● TASK REQUIREMENTS
Pick out and copy every line below that has the word "smear".

Start of DATA SUPPLIED

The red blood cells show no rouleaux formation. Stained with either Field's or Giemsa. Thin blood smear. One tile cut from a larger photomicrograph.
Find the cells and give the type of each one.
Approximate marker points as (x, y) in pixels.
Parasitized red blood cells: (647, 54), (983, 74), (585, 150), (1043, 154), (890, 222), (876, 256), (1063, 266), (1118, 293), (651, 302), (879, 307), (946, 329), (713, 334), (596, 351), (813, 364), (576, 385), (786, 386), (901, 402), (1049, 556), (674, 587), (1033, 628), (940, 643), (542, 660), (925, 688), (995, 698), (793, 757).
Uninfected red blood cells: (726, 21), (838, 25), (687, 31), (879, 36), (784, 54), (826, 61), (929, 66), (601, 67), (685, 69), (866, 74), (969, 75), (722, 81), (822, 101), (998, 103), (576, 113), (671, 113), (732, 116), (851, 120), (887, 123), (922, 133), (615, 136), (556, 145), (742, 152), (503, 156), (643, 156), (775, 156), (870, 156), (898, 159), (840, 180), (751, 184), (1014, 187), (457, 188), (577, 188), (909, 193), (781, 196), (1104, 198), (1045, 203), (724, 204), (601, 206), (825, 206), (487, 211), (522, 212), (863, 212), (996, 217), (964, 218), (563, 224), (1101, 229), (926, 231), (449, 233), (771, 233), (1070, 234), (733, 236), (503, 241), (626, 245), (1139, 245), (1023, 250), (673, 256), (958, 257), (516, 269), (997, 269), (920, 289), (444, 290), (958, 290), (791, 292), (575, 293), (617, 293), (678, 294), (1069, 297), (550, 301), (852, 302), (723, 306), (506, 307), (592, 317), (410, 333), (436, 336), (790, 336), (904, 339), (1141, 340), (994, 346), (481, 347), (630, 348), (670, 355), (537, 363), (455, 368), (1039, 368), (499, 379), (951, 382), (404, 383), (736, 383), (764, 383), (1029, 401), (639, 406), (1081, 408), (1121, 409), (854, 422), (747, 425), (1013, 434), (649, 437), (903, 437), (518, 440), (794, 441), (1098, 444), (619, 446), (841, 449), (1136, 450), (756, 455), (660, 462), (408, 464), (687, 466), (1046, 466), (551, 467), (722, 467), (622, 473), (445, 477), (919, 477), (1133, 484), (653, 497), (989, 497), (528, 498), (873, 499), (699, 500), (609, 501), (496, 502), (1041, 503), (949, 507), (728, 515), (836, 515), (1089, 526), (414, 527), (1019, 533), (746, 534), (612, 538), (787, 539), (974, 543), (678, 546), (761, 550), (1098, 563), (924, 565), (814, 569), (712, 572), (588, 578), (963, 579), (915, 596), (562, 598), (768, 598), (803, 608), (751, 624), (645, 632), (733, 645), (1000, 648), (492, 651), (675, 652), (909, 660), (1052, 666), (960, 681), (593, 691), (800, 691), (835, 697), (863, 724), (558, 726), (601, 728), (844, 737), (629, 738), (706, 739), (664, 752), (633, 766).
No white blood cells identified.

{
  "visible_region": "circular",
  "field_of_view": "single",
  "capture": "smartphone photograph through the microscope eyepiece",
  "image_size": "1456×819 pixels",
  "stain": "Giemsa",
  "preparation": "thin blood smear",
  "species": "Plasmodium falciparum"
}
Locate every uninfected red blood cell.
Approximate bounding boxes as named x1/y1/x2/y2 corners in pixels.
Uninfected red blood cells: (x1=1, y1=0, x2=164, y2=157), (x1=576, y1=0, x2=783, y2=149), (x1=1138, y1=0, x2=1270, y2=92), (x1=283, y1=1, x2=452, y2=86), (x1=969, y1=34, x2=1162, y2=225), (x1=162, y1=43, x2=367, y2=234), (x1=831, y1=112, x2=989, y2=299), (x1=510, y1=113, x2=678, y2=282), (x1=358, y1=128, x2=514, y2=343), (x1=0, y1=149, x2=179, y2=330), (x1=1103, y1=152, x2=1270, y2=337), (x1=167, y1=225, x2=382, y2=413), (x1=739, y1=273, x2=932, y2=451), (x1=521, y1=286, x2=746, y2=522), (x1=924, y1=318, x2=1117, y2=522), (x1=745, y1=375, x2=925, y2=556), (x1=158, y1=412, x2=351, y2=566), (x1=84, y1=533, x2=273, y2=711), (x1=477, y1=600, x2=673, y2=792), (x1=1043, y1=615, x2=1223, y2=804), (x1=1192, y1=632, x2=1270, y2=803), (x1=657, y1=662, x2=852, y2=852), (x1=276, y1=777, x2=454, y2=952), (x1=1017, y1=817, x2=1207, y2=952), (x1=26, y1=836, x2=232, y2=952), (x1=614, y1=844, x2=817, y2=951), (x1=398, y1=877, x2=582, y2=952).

End of DATA SUPPLIED

● EXERCISE ANSWER
The red blood cells show no rouleaux formation. Stained with either Field's or Giemsa. Thin blood smear. One tile cut from a larger photomicrograph.
  "preparation": "thin blood smear",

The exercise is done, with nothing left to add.